Non-Availability of PAN
If the non-resident does not have a PAN (Permanent Account Number), then higher TDS may apply, under the applicable provisions.
Foreign Companies
- Standard withholding rate: 40% plus surcharge and cess.
- DTAA provisions may significantly reduce the effective tax rate.
Compliance Requirements (From April 2026)
- Use Section 393(2) in all relevant filings and documentation.
- File Form 144 (instead of Form 27Q).
- Issue TDS certificates with updated section references.
Due Dates:
- TDS deposit: By the 7th of the following month.
- For March: By 30 April.
Additional requirements:
- Form 13, where applicable, when possible, apply for lower or nil TDS.
- Ensure TRC and Form 10F are available before payment.
- Use of wrong section reference means compliance mismatch.
- Failure to deduct TDS leads to higher interest and penalties.
- Delay in deposit or filing will lead to additional financial risk.
- Not taking DTAA provisions into account results in excess tax deduction.

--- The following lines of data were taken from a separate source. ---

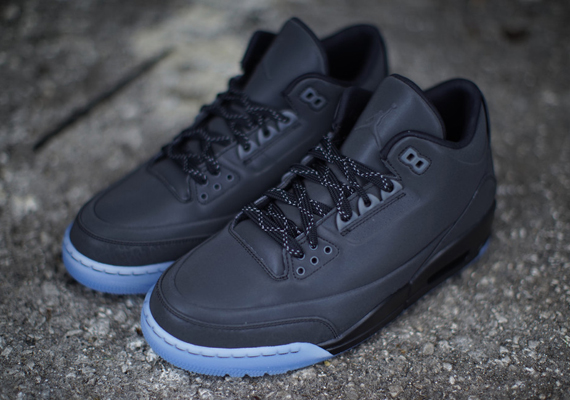 The Air Jordan 5Lab3 is coming back tomorrow in this black reflective look.  The sneakers aren't entirely dedicated to the blackout setup, as the bottom  has ...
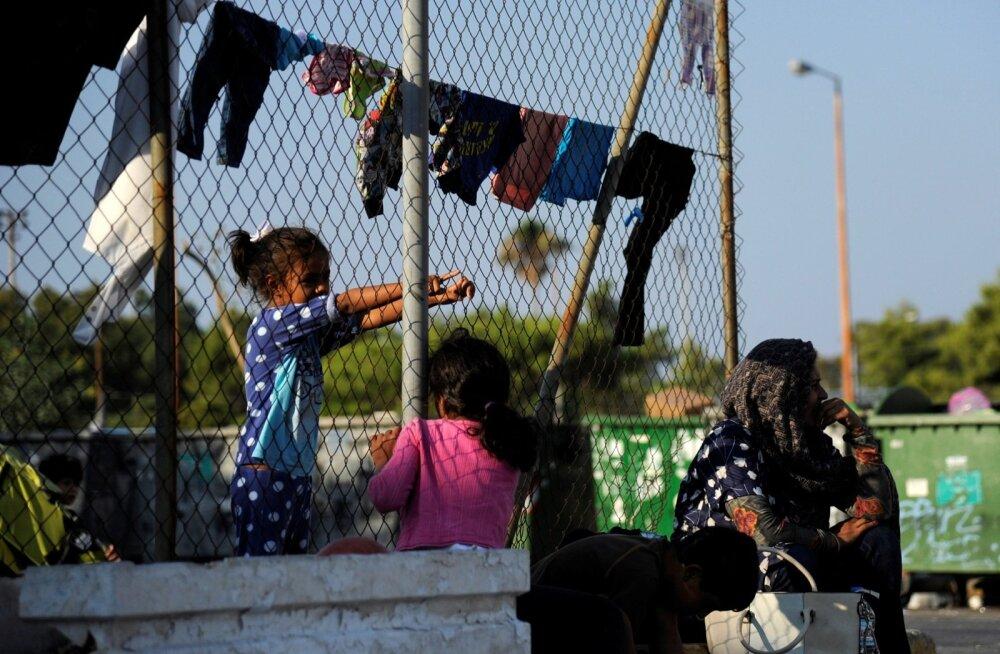 Kreeka põgenikelaagrites ahistati lapsi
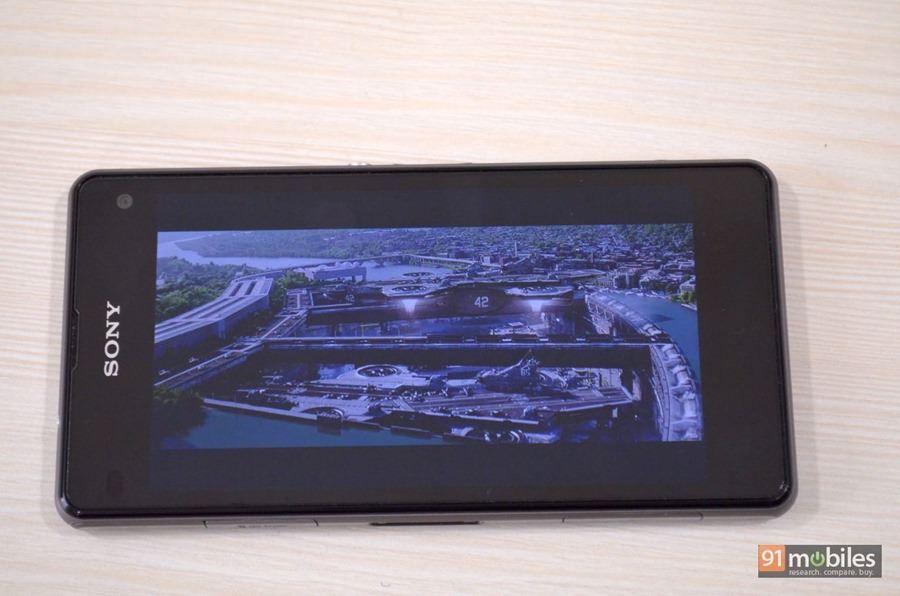 Sony Xperia Z1 Compact 045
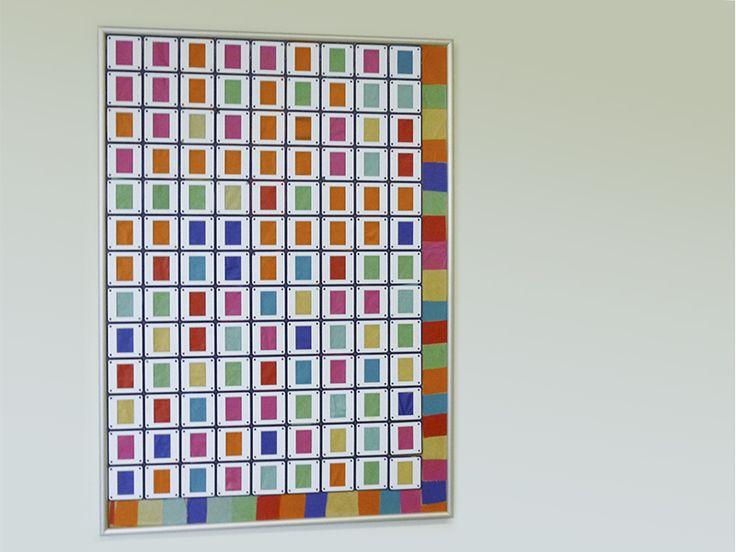 Interessante Pixelgrafik in ausgedienten Dia- und Bilderrahmen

- Incomplete documentation leads to higher withholding tax rates.
- Incorrect handling of property transactions involving non-residents.
Key References
- Section 393(2) – Non-resident TDS
- Section 392 – Salary
- Finance Act 2026
- Budget 2026 amendments
- Applicable DTAA agreements
The move to Section 393(2) is more than a change in numbering. It provides important procedural upgrades that need to be made in compliance and documentation.
Organizations dealing with non-resident payments should:
- Evaluate DTAA benefits carefully.
- Ensure complete and accurate documentation.
- Keep up with the process of compliance.
Proper planning and execution can help avoid excess tax deductions, penalties, and disputes.